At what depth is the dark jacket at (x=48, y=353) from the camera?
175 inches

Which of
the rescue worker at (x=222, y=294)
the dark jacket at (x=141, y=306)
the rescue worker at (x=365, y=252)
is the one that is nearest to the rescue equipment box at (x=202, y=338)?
:::
Rewrite the whole listing above as a numbered list, one line per item, leaving out any blank lines.

→ ANSWER FOR THE TASK:
1. At what depth is the dark jacket at (x=48, y=353) from the camera?
2. 175 inches
3. Which of
4. the rescue worker at (x=222, y=294)
5. the dark jacket at (x=141, y=306)
6. the rescue worker at (x=365, y=252)
7. is the one that is nearest to the rescue equipment box at (x=202, y=338)?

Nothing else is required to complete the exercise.